In relation to natural selection for these birds, Darwin’s theory said that the requirement to survive from varied food sources was responsible for this diversity.
Since finches’ common ancestor arrived at the Galapagos Islands over 200 million years ago, the finches were divided into 15 species that were known, and they are different from each other on the basis of body size, beak shape, song and feeding behavior.
Each species was found getting adapted to the particular island on which it lives. The beaks were used by the birds for variety of purposes as well as different food sources. Hence, it became increasingly necessary for them to have mutated genes within their species.
In addition, their sub-species were then found reproducing with each other, leading to the further mixing of genes. This further resulted in a jumbled up messy gene pool.
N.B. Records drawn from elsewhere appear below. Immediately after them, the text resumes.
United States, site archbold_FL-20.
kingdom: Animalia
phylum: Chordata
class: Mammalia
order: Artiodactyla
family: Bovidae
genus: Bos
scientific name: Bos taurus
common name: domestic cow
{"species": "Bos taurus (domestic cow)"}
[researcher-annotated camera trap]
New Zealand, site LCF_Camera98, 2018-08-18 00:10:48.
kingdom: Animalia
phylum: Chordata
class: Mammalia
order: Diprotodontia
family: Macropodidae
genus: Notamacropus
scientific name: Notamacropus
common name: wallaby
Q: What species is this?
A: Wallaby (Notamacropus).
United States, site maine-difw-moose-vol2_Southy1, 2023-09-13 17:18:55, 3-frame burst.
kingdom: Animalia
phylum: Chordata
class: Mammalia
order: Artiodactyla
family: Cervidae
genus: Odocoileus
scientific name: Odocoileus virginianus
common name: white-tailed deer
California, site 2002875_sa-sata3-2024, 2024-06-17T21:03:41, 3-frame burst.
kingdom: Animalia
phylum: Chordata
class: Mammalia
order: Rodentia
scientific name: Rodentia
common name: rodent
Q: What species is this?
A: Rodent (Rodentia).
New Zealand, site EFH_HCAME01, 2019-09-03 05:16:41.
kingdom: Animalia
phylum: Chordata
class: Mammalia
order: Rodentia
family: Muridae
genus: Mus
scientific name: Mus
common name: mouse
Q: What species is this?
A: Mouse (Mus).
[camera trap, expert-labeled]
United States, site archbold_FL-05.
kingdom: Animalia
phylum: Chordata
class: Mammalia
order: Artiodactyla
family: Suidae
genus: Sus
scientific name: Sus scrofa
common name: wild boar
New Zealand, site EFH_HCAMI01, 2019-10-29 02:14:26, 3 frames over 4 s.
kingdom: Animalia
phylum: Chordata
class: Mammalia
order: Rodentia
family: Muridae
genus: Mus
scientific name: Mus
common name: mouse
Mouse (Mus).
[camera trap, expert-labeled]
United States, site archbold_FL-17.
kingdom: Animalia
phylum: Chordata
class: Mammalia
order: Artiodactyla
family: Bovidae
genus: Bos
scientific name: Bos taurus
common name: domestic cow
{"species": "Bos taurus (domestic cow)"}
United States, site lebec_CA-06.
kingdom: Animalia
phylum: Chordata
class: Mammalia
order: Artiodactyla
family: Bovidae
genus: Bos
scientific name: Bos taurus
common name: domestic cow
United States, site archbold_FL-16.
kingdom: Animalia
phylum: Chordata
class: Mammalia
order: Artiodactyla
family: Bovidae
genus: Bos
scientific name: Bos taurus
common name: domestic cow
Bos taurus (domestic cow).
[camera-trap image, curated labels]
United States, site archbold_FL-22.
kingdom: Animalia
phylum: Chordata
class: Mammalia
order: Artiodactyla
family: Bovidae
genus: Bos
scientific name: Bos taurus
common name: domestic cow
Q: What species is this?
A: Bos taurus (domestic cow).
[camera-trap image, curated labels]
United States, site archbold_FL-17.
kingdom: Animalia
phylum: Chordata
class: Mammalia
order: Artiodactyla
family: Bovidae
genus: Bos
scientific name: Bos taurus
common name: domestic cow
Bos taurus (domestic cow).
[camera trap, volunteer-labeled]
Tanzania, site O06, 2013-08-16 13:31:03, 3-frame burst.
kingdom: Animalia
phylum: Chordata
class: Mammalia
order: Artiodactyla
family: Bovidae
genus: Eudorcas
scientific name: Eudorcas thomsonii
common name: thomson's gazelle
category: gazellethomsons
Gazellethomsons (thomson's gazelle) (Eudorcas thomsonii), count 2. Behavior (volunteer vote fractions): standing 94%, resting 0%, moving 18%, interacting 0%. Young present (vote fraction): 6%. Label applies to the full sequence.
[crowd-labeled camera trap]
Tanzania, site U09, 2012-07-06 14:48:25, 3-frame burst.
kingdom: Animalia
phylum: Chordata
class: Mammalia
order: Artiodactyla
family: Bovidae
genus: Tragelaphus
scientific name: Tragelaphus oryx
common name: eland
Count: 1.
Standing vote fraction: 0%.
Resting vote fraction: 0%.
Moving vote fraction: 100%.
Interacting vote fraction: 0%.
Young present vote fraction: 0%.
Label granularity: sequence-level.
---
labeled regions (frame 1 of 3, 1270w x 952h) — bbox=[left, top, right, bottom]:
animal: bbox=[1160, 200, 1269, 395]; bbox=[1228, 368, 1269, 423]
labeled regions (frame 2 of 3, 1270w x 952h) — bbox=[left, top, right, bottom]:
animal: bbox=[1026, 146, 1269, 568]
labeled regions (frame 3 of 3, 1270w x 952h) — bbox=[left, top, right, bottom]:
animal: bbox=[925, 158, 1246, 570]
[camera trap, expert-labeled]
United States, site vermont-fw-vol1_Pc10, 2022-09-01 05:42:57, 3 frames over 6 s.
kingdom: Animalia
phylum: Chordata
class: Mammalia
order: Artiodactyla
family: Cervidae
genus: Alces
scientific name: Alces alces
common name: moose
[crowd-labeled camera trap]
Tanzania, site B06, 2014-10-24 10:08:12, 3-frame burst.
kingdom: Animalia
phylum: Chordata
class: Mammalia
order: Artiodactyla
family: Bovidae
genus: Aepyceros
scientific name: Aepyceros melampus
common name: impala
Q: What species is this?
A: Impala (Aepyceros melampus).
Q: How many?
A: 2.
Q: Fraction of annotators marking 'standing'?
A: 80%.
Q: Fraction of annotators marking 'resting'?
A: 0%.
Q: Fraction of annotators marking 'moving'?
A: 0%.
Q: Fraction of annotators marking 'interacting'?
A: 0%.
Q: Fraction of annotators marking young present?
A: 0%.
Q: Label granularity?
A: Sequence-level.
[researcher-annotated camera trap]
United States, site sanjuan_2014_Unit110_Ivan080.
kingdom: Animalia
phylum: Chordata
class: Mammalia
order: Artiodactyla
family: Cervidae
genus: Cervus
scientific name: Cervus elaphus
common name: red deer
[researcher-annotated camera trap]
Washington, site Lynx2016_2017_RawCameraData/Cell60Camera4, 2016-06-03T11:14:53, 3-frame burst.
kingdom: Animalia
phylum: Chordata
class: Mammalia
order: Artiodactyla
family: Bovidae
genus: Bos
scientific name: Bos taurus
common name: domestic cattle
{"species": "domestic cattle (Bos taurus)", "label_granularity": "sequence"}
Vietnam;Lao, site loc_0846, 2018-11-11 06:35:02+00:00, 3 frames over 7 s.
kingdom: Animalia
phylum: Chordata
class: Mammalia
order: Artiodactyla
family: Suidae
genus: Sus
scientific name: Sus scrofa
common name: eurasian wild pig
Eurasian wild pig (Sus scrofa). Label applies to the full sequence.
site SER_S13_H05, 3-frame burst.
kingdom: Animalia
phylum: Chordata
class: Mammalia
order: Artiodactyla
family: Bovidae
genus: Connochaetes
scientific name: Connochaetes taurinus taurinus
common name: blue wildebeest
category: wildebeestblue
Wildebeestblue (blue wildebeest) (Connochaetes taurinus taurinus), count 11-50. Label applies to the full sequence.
In ‘The Voyage of the Beagle’, Charles Darwin wrote, “One might really fancy that, from an original paucity of birds in this archipelago, one species had been taken and modified for different ends.”
In a statement, Leif Andersson of Uppsala University said, “I would not be amazed if it turns out that mutations with minor or minute effects on ALX1 function or expression contribute to the bewildering facial diversity among humans.”
The new scientists’ team closely observed the genetic structure of today’s finches and discovered that there is a gene called ‘ALX1’ which is the key driver of these birds. While they might not hold onus for the variations in beak size, they certainly were the only difference between some of the different species having two different beak types.
According to the researchers, the new study could assist in better studying finches, but how faces developed in people.
The study’s findings were detailed in the journal Nature.